Even so, the difference between a core language feature and a language extension created and maintained and distributed outside of the core is immense. Certainly some code uses non-DBI database modules, but it's clear that DBI is the foundation of all modern and widespread database use in Perl 5 today. Similarly, try using a test module without Test::Builder. Moose hasn't quite taken over the CPAN yet, but it's a matter of time.
In other words, some language extensions become so prevalent that they might
as well be core parts of the language. (I realize not everyone uses the
feature in every Perl 5 file they write,
but enough do that writing the silly little Modern::Perl was a
worthwhile abstraction and encapsulation. One of my current projects has 41
Perl 5 files at the moment and some 1866 lines of code. 4.2% of my SLOC count
would be that boilerplate if it weren't for this pragma. Boilerplate adds
Unlike core language features, language extensions have no strong single authority to ensure that they interact appropriately. (There's always the post hoc bug report, with its finger pointing and blame and the end result of a Pragmatic if Horrifyingly unPlanned programming language.) Language designers can only do so much to encourage the developers of extensions to consider how to work well with each other.
If I'm right about the history and motives of the development of Perl 5, the fundamental unit of encapsulation in modern Perl is lexical scoping. If that's correct, the boundaries between various components of a Perl program must have their hard edges at lexical scopes.
In specific, the warnings pragma is friendlier than the
-w command-line argument to Perl 5 because it does not enforce global behavior for code outside of its lexical scope.
In specific, using global variables is dangerous because it ignores encapsulation boundaries. (Yes, the existence of so many magic superglobals in Perl 5 itself is a language flaw.)
In specific, using UNIVERSAL::isa() to check the class of a referent is an unneighborly design error because it does not allow the referent to control its own nature.
In specific, using direct dereferencing access for object attributes is a mistake because it bypasses any validation or indirection which you shouldn't even know exists in a well-designed system.

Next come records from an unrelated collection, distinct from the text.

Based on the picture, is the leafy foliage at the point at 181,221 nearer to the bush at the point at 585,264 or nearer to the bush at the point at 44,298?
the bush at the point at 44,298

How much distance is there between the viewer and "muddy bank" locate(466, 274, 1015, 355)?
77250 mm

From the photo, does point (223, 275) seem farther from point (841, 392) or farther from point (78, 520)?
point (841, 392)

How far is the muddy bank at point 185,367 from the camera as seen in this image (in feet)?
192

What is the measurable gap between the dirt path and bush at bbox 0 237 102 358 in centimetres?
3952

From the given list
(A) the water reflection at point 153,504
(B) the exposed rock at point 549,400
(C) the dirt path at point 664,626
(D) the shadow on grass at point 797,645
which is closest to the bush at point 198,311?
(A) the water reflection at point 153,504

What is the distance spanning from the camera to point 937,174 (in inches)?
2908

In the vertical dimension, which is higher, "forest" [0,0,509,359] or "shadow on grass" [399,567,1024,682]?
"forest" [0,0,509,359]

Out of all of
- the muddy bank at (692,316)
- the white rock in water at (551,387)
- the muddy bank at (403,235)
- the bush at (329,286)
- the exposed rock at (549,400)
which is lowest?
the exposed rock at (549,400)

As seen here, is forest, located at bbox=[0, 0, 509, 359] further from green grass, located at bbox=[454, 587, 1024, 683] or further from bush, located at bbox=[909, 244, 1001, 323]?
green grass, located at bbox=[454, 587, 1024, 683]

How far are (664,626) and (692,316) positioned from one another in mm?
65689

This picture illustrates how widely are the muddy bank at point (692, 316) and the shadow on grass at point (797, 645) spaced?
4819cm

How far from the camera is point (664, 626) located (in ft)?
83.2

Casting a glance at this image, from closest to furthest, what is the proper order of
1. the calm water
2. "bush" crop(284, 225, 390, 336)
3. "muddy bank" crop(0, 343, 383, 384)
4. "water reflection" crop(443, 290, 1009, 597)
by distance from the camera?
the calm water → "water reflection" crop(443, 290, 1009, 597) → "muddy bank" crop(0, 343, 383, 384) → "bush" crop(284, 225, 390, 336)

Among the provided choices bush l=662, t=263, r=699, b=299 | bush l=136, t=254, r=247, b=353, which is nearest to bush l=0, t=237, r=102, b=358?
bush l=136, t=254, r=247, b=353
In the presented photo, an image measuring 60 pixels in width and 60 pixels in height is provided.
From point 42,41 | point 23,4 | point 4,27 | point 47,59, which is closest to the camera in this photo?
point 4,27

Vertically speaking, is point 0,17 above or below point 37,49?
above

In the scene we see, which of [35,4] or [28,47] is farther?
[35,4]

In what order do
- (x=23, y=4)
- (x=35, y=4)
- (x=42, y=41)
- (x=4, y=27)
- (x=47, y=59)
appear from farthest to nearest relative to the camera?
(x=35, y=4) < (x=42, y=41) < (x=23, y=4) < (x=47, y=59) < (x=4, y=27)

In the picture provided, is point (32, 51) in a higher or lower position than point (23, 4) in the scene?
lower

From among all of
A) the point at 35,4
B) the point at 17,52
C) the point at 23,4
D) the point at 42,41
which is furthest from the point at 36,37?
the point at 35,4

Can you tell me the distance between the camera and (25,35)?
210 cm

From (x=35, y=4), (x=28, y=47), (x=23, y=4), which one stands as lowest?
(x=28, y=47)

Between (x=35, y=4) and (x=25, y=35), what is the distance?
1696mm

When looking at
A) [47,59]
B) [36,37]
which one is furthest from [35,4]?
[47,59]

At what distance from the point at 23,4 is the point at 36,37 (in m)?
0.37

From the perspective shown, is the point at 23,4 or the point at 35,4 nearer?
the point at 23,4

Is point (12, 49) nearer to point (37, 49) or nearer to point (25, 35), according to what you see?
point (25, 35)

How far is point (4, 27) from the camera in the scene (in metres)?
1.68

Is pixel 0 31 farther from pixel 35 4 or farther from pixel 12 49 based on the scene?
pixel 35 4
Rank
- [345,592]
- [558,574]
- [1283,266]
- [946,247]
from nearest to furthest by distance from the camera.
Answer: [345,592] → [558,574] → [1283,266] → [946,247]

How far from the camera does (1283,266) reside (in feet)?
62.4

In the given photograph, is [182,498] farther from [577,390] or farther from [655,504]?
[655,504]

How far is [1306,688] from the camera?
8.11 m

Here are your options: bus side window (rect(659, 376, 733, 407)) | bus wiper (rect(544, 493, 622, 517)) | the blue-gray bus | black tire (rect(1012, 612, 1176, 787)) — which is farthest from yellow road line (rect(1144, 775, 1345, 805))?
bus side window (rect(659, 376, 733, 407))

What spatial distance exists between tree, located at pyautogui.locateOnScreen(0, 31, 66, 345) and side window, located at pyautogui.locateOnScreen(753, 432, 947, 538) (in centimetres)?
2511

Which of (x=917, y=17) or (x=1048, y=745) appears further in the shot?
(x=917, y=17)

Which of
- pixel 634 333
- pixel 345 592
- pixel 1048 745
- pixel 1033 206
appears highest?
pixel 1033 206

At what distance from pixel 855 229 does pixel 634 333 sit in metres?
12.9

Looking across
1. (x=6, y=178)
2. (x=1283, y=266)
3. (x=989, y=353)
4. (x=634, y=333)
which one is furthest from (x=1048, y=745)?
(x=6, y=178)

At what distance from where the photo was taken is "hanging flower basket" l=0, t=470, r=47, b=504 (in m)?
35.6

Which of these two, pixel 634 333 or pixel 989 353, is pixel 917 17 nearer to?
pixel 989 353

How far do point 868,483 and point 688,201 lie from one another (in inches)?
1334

None of these should be surprises to experienced Perl 5 programmers, but the implications run deeper—especially when discussing CPAN distributions.
With the caveat that a pragma (autovivification or autodie) with well-defined semantics (and adherence to lexical scoping) is acceptable precisely for its side effects (which do not leak out), a well-behaved CPAN distribution both sets a strict lexical boundary around its encapsulation and does not interfere with other code by its existence.
Moose is yet again a good example: it does not subvert Perl 5's default OO and it interacts with Perl 5's default OO. (In truth, the single legitimate main gripe about the effect Moose has on programs is solely its effect on program startup time.)
You can see the flip side of this principle in other languages which encourage monkeypatching of core language features without regard for lexical scoping of changes. This has the potential to devolve into a squatter's rights free-for-all, with the battle to be the first, most widely used library to scribble all over core behavior with little regard for the needs of anyone else. You might think that in these cases core always wins, but by not defining a mechanism for these types of extensions to work correctly, core can't win.
Then again, you have to get scoping right before any of this has a chance of working correctly.